*Okuma parçası:*
Homo sociologicus, mademki bir insani ortaklıktır; o zaman edebiyat da, bu ortaklığın derinlerine doğru ilerleyip –pek çok yazarda olduğu gibi-, Behçet Çelik’in kalemi aracılığıyla da, bu ortaklığın sırlarından birini ifşa edebilir: “İnsanlar eşit diyenler haklardan, özgürlüklerden söz ediyorlardı, en büyük eşitlik aynı acıyla kavrulmanın ortaklığıydı.”
Edebiyata göre bir insanlık ortaklığıdır bu.
Behçet Çelik dünyanın fiziğinden, sistemin kimyasına, toplumun sınıfsal payandalarına; bireyin garanticiliğinin aslında garantilerini nasıl yok ettiğine kadar uzanan kapsayıcı bir uğultuyu, edebi bir lezzetle önümüze koyuyor romanında; hem de oldukça şaşırtıcı bir sosyo-ekonomik ve psikolojik çalkalanmayla birlikte. Uğultunun içindeki duyulur duyulmaz müzikaliteyi de incelikle edebileştiriyor aynı zamanda.

*Yapılacak iş:* Metindeki "Behçet Çelik dünyanın fiziğinden" diye başlayan paragrafı, ana bilgilerini koruyarak daha kısa biçimde yeniden yazın. Bu verilerin metinle hiçbir ilgisi yoktur.

*Gösterilen veri:*
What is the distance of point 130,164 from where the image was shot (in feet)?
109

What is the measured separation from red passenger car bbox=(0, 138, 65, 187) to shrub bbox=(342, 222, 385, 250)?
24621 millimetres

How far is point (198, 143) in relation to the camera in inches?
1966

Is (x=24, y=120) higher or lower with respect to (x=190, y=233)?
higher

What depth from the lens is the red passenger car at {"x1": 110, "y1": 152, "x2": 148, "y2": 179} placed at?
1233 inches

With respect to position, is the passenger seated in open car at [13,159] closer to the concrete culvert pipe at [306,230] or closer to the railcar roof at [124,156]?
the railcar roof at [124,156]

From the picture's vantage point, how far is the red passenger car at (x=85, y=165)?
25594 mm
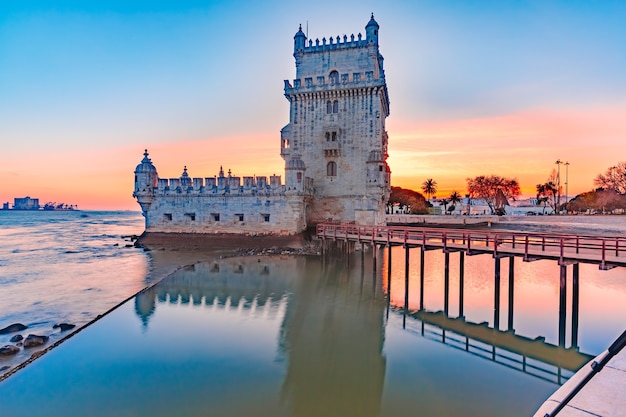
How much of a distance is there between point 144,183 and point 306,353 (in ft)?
89.5

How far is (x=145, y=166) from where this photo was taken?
33.8 meters

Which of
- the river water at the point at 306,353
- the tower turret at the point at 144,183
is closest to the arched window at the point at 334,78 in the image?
the tower turret at the point at 144,183

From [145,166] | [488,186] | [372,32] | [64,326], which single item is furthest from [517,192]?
[64,326]

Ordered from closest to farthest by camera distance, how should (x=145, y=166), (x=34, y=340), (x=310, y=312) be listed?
(x=34, y=340), (x=310, y=312), (x=145, y=166)

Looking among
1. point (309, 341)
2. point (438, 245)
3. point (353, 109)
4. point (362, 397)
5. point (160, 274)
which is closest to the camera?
point (362, 397)

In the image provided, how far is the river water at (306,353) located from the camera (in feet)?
27.8

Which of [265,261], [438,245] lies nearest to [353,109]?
[265,261]

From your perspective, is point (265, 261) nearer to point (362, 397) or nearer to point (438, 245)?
point (438, 245)

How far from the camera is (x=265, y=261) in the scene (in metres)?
26.1

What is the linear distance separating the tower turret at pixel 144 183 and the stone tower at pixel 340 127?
11.4m

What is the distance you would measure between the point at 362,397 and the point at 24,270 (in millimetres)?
24614

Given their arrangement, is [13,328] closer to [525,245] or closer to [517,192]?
[525,245]

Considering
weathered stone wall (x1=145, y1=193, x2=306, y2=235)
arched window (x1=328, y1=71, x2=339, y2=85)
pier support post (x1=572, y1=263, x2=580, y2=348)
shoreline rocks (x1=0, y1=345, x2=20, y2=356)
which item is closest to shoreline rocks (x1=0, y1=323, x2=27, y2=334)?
shoreline rocks (x1=0, y1=345, x2=20, y2=356)

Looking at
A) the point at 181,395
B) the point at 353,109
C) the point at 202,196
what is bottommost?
the point at 181,395
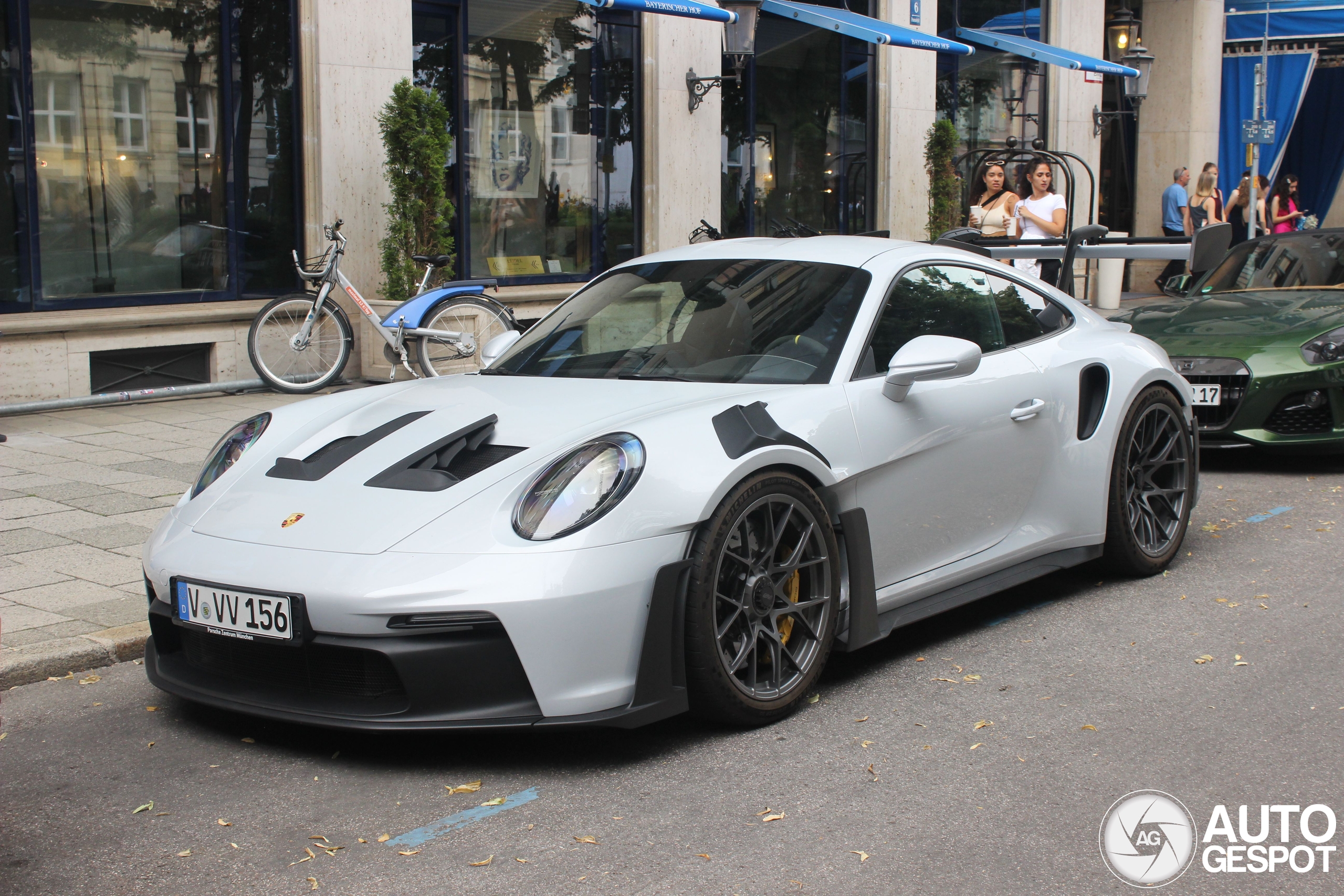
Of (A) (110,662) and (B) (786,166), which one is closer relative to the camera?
(A) (110,662)

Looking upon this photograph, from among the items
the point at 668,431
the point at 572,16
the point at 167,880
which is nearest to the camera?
the point at 167,880

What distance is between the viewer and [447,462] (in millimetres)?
3986

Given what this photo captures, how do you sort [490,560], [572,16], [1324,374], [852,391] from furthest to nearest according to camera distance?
[572,16] → [1324,374] → [852,391] → [490,560]

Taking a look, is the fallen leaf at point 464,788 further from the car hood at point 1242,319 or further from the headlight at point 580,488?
the car hood at point 1242,319

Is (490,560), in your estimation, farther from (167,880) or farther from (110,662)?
(110,662)

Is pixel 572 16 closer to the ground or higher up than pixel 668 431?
higher up

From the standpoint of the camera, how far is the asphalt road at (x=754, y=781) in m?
3.10

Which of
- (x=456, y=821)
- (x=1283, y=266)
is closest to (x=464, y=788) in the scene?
(x=456, y=821)

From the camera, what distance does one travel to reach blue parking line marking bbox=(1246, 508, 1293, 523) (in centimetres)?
695

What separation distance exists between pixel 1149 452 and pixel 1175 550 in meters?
0.47

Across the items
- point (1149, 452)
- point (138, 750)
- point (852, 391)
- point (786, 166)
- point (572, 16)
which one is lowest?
point (138, 750)

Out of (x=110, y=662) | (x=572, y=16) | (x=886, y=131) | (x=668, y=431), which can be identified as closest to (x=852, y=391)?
(x=668, y=431)

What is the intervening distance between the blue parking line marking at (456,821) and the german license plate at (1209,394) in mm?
5841

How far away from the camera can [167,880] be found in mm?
3070
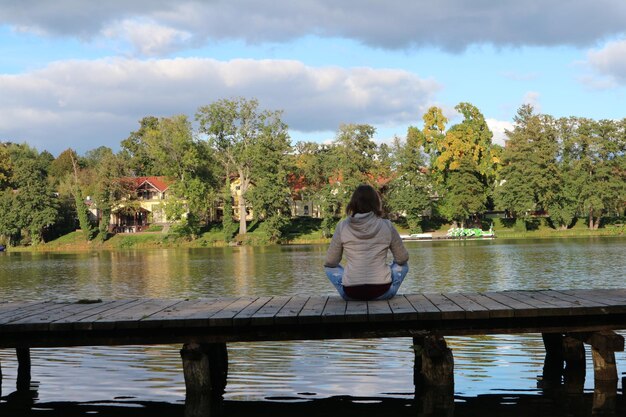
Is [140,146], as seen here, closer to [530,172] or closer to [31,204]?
[31,204]

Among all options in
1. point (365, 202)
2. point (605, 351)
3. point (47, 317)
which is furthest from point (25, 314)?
point (605, 351)

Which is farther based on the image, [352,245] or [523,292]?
[523,292]

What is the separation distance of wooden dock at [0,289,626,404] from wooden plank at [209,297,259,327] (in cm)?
1

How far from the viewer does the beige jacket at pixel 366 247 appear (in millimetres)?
9391

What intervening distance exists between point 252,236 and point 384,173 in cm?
1478

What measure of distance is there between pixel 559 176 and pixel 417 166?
1384 cm

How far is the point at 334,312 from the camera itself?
8.76 meters

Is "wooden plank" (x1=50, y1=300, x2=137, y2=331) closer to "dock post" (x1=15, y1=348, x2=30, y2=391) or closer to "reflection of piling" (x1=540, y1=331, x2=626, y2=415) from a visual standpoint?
"dock post" (x1=15, y1=348, x2=30, y2=391)

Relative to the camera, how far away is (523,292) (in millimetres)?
10906

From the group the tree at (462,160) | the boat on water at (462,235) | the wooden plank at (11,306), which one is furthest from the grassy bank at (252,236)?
the wooden plank at (11,306)

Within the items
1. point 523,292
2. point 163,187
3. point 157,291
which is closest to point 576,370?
point 523,292

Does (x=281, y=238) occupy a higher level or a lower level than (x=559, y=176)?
lower

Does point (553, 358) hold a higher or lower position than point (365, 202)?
lower

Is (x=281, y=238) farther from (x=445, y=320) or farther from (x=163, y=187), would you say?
(x=445, y=320)
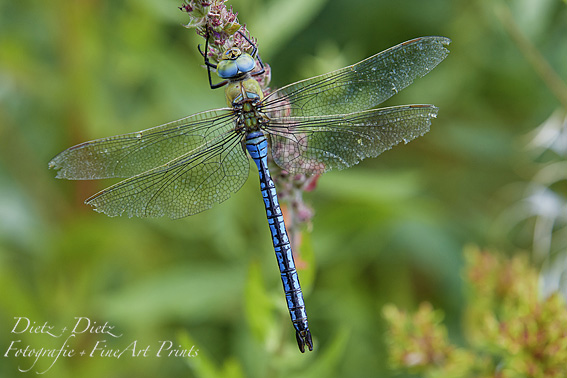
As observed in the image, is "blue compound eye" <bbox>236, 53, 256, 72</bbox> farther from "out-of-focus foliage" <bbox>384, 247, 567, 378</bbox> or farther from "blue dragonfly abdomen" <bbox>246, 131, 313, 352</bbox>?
"out-of-focus foliage" <bbox>384, 247, 567, 378</bbox>

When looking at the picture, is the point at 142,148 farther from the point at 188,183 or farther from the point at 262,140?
the point at 262,140

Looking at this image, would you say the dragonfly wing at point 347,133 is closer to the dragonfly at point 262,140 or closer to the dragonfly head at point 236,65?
the dragonfly at point 262,140

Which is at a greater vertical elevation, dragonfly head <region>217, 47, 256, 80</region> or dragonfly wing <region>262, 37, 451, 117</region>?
dragonfly wing <region>262, 37, 451, 117</region>

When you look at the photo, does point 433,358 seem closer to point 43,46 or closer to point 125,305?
point 125,305

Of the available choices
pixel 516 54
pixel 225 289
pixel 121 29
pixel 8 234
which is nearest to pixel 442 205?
pixel 516 54

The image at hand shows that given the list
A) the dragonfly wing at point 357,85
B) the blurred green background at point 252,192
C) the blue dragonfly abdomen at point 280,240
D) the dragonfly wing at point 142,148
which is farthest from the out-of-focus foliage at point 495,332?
the dragonfly wing at point 142,148

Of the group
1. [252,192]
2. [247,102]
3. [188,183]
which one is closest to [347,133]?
[247,102]

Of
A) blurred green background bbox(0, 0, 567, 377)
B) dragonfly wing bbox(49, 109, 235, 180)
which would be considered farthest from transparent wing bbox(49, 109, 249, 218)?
blurred green background bbox(0, 0, 567, 377)
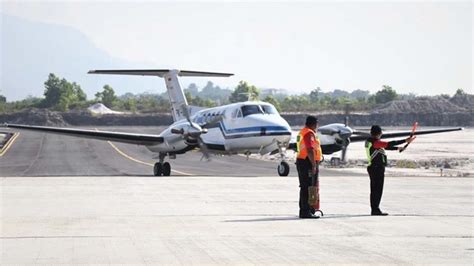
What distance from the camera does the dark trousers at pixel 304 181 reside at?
1623 cm

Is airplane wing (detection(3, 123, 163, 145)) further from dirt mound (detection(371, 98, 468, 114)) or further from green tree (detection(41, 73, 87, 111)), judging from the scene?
green tree (detection(41, 73, 87, 111))

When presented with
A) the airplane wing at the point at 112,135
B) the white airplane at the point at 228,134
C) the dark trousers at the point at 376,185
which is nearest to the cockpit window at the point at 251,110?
the white airplane at the point at 228,134

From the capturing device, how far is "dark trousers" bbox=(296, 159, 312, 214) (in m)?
16.2

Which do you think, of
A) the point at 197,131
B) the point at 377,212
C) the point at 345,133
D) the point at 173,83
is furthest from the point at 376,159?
the point at 173,83

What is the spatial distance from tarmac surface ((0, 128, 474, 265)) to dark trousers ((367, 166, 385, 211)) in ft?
1.20

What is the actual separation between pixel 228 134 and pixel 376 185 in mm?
19024

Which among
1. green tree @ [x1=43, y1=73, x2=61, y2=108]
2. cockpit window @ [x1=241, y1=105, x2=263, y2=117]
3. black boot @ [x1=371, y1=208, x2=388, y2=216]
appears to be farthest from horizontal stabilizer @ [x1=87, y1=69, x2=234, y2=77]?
green tree @ [x1=43, y1=73, x2=61, y2=108]

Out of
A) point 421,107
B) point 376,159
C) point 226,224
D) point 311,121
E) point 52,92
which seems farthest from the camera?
point 52,92

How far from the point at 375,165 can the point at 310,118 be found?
1.78 meters

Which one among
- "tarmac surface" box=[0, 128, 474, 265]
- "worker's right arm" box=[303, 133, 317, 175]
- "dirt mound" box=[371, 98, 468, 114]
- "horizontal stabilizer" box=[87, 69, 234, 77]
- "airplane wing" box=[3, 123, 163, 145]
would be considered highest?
"horizontal stabilizer" box=[87, 69, 234, 77]

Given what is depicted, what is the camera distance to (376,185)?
17125mm

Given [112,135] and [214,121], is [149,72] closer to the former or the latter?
[112,135]

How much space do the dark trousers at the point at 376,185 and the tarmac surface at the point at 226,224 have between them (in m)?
0.37

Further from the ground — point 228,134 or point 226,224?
point 228,134
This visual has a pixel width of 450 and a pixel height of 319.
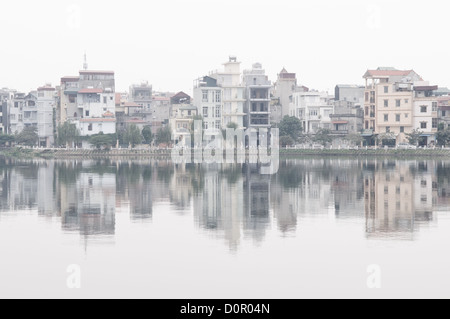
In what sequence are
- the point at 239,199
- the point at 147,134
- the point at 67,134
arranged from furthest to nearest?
the point at 147,134, the point at 67,134, the point at 239,199

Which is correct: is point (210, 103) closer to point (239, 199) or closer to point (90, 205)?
point (239, 199)

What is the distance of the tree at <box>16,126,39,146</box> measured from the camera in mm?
85619

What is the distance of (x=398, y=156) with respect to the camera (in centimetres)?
7069

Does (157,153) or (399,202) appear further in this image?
(157,153)

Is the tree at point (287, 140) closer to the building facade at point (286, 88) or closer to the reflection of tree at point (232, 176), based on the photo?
the building facade at point (286, 88)

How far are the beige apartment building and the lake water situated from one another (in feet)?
147

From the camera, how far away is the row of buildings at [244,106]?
256 feet

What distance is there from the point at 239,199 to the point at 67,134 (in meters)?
54.0

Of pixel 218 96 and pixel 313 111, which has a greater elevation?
pixel 218 96

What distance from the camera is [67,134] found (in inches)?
3142

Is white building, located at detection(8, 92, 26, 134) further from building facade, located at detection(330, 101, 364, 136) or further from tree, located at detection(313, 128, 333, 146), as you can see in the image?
building facade, located at detection(330, 101, 364, 136)

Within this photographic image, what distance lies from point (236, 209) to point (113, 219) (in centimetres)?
450

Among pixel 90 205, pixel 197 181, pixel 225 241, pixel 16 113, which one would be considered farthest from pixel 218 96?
pixel 225 241

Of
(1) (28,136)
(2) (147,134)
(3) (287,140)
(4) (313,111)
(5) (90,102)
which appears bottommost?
(3) (287,140)
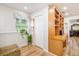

*Sorunun cevabı:* Behçet Çelik romanında dünyanın fiziğinden sistemin kimyasına, toplumun sınıfsal payandalarından bireyin garanticiliğinin kendi garantilerini yok edişine uzanan kapsayıcı bir uğultuyu, şaşırtıcı bir sosyo-ekonomik ve psikolojik çalkalanmayla edebi bir lezzetle sunuyor. Bu uğultudaki duyulur duyulmaz müzikaliteyi de incelikle edebileştiriyor.